THE NEW TEN MOST ANNOYING QUESTIONS IN QUANTUM COMPUTING

1. Can we get any upper bound whatsoever on the complexity class QMIP—i.e., quantum multi-prover interactive proofs with unlimited prior entanglement? (Since I asked this question in 2006, Ito and Vidick achieved the breakthrough lower bound NEXP⊆QMIP, but there’s been basically no progress on the upper bound side.)

2. Given any n-qubit unitary operation U, does there exist an oracle relative to which U can be (approximately) applied in polynomial time? (Since 2006, my interest in this question has only increased. See this paper by me and Greg Kuperberg for background and related results.)

3. How many mutually unbiased bases are there in non-prime-power dimensions?

4. Since Chris Fuchs was so thrilled by my including one of his favorite questions on my earlier list (question #3 above), let me add another of his favorites: do SIC-POVMs exist in arbitrary finite dimensions?

5. Is there a Boolean function f:{0,1}n→{0,1} whose bounded-error quantum query complexity is strictly greater than n/2?  (Thanks to Shelby Kimmel for this question!  Note that this paper by van Dam shows that the bounded-error quantum query complexity never exceeds n/2+O(√n), while this paper by Ambainis et al. shows that it’s at least n/2-O(√n) for almost all Boolean functions f.)

6. Is there a “universal disentangler”: that is, a superoperator S that takes nO(1) qubits as input; that produces a 2n-qubit bipartite state (with n qubits on each side) as output; whose output S(ρ) is always close in variation distance to a separable state; and that given an appropriate input state, can produce as output an approximation to any desired separable state?  (See here for background about this problem, originally posed by John Watrous. Note that if such an S existed and were computationally efficient, it would imply QMA=QMA(2).)
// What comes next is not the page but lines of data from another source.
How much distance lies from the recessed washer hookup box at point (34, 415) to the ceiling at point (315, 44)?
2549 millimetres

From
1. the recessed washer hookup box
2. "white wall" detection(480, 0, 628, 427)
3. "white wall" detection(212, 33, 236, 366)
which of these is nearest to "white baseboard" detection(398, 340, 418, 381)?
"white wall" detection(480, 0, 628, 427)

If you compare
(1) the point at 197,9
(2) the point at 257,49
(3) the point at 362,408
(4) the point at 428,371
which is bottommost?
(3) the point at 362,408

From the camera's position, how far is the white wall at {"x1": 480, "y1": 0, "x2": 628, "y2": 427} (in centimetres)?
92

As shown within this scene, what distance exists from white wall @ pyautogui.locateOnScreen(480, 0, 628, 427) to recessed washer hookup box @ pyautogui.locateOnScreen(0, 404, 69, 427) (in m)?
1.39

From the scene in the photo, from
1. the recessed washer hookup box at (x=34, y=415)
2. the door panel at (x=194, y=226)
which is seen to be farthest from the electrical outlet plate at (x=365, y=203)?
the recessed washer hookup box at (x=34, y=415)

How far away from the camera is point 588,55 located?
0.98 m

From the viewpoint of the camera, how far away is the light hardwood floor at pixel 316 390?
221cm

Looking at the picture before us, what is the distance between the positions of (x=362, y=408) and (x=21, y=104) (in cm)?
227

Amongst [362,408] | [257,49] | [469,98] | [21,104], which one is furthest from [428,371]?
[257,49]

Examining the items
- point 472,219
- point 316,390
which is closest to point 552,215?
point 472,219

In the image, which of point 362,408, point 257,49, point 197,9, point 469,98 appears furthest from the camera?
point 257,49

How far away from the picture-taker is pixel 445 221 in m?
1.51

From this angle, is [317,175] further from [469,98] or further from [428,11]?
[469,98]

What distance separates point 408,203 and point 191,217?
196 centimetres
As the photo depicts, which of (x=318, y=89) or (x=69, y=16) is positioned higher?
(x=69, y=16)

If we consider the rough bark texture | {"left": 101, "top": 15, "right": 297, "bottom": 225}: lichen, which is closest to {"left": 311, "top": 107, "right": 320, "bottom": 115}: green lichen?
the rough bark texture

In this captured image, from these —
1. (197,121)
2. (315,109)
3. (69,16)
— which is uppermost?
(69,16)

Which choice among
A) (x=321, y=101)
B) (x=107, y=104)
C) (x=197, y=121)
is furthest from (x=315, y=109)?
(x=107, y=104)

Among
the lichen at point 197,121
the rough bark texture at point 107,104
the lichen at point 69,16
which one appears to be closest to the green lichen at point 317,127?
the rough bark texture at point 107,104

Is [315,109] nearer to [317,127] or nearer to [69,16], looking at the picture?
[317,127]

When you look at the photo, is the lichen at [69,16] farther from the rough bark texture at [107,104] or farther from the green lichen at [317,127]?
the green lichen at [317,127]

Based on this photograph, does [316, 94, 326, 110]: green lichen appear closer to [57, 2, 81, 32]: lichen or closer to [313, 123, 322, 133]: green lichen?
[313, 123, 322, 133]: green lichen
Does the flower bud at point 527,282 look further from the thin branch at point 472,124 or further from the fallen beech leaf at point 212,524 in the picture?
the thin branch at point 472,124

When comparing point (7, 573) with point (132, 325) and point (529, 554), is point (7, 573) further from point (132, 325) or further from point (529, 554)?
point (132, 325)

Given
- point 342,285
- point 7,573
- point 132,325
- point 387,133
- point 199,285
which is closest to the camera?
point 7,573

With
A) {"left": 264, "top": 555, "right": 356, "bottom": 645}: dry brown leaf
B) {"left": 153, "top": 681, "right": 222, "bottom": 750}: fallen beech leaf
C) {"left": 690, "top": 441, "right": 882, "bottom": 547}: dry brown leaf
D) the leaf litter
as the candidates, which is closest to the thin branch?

7. Suppose we have explicit descriptions of n two-outcome POVM measurements—say, as d×d Hermitian matrices E1,…,En—and are also given k=(log(nd))O(1) copies of an unknown quantum state ρ in d dimensions.  Is there a way to measure the copies so as to estimate the n expectation values Tr(E1ρ),…,Tr(Enρ), each to constant additive error?  (A forthcoming paper of mine on private-key quantum money will contain some background and related results.)

8. Is there a collection of 1- and 2-qubit gates that generates a group of unitary matrices that is (a) not universal for quantum computation, (b) not just conjugate to permuted diagonal matrices or one-qubit gates plus swaps, and (c) not conjugate to a subgroup of the Clifford group?

9. Given a partial Boolean function f:S→{0,1} with S⊆{0,1}n, is the bounded-error quantum query complexity of f always polynomially related to the smallest degree of any polynomial p:{0,1}n→R such that (a) p(x)∈[0,1] for all x∈{0,1}n, and (b) |p(x)-f(x)|≤1/3 for all x∈S?

10. Is there a quantum finite automaton that reads in an infinite sequence of i.i.d. coin flips, and whose limiting probability of being found in an “accept” state is at least 2/3 if the coin is fair and at most 1/3 if the coin is unfair?  (See this paper by me and Andy Drucker for background and related results.)